Er hörte ihr Aufschluchzen, und er fragte sich, wie lange er das noch ertragen konnte. Ihr rücksichtsloses Selbstmitleid, das nie Raum gelassen hatte für andere. Das einzige Mitgefühl, das Trixi empfinden konnte, war das für sich selbst. Es waren keine gottgefälligen Gefühle. Er schämte sich vor dem Herrn und war froh, dass der Schein der zuckenden Flamme der Kerze sein Gesicht nicht erreichte. Er wollte nicht, dass sie ihm ansah, was er dachte. Oder was er vorhatte zu tun, wenn die Dinge aus dem Ruder liefen. Er konnte ihren sauren Atem riechen. Sie hatte wieder getrunken.

»Natürlich wird sie nicht lebendig. Aber seit sie tot ist, ist sie mehr da als vorher.«

Sie sah hoch in Richtung Apsis, wo sie irgendwo in der Dunkelheit die heilige Barbara vermutete. »Am Schlimmsten ist es, sie jedes Jahr wiederzusehen. Ich ertrage das nicht. Fili in Wachs. Was hat er sich nur dabei gedacht?«

Prozessionsfiguren waren teuer. Die Gemeinde hatte nicht lange gefackelt, als Zacharias das Angebot gemacht hatte, die Kosten für die Heiligengestalt zu übernehmen. Sie alle waren schockiert gewesen, als sie sie schließlich zum ersten Mal gesehen hatten. Mittlerweile hatten sie sich an den Anblick gewöhnt. Noch ein paar Jahre, noch ein, zwei Generationen, und keiner würde sich mehr erinnern, wer das kleine, bleiche Mädchen gewesen war.

»Es ist die heilige Barbara.«

»Es ist Fili! Und es ist ein Albtraum! Hört das denn nie auf? Ich kann nicht mehr. Alles geht den Bach runter. Der Hirsch ist pleite. Zach sitzt nur noch da. Und alle Jubeljahre kommt die Sippschaft aus England mit den tollen Autos vorgefahren und reibt uns unter die Nase, was wir alles falsch machen. Und Sie – Sie sagen mir jahraus, jahrein, das ist alles nicht so tragisch, das wird schon wieder, das muss man jetzt alles endlich mal vergessen … Ich vergesse nichts. Gar nichts.«

Die letzten Worte hallten in der Kirche wieder und sie klangen wie eine Drohung.

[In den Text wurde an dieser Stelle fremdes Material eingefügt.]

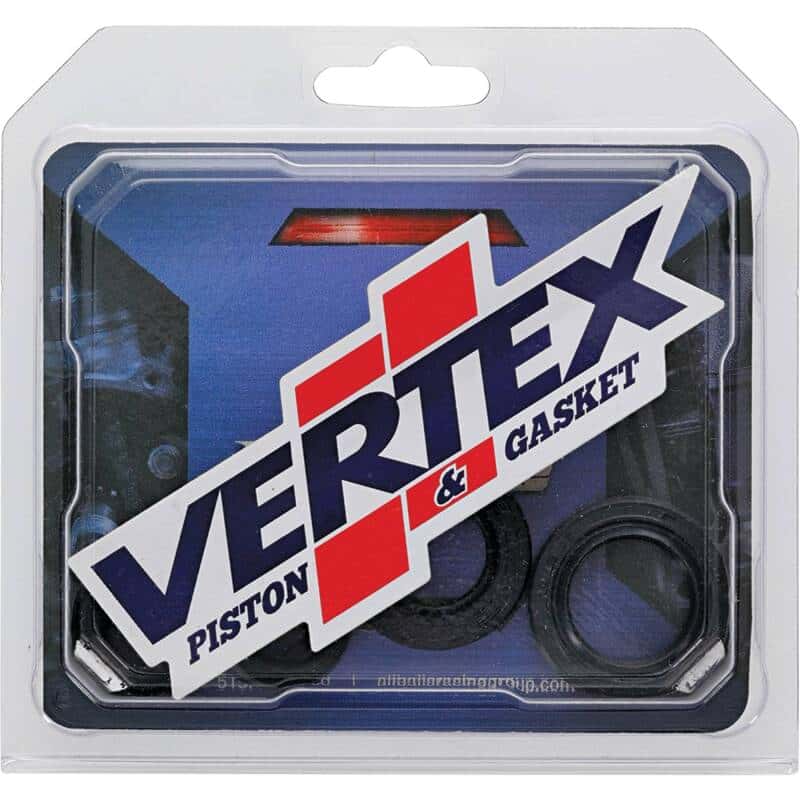 Vertex Pistons — Vertex Gaskets 19-22 Suzuki DR-Z50 Oil Seal Kit - view 5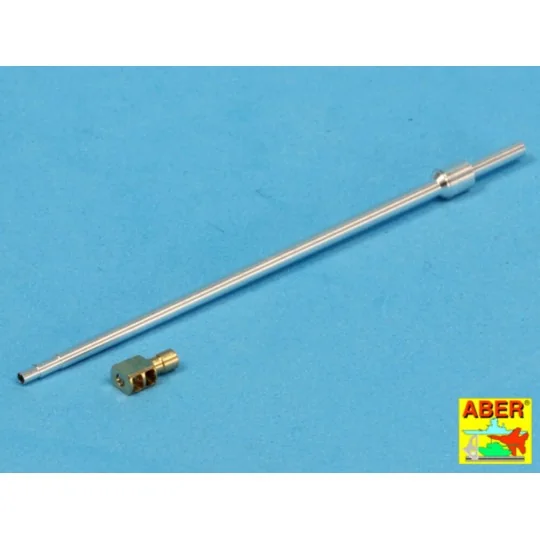 Barrel for Russian 30mm 2A42 gun for BMP-2, 1/35 - Aber Models 35 L...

»Ich will weg. Ich mache reinen Tisch und gehe. Es ist mir egal, was Sie sagen. Egal! All der Scheiß von Vergessen und Vergeben. Damit alle hier weitermachen können, als wäre nichts geschehen? Ohne mich.«

Sie wollte aufstehen, aber Gero legte ihr die Hand auf die Schulter und zwang sie, sitzen zu bleiben. Die Kerze stand näher bei ihm als bei ihr. Er konnte die Angst in ihren Augen sehen.

»Tu es nicht.«

Sie biss sich auf die Lippen. In diesen aufgeschwemmten Zügen, diesem von Enttäuschung, Leid und Egoismus geprägten Gesicht blitzte mit einem Mal Entschlossenheit auf.

»Tu ich doch. Sie werden mich nicht abhalten.«

Gero ließ die Hand sinken. Er sah zu Boden. Vergib mir, Herr, dachte er, vergib mir. Trixi stand auf und musste, wenn sie nicht über ihn hinübersteigen wollte, durch die ganze lange Bankreihe auf die andere Seite gehen, um die Kirche zu verlassen. Plötzlich wusste er, was zu tun war. Er holte tief Luft und blies mit einem einzigen kurzen Atemstoß die Kerze aus.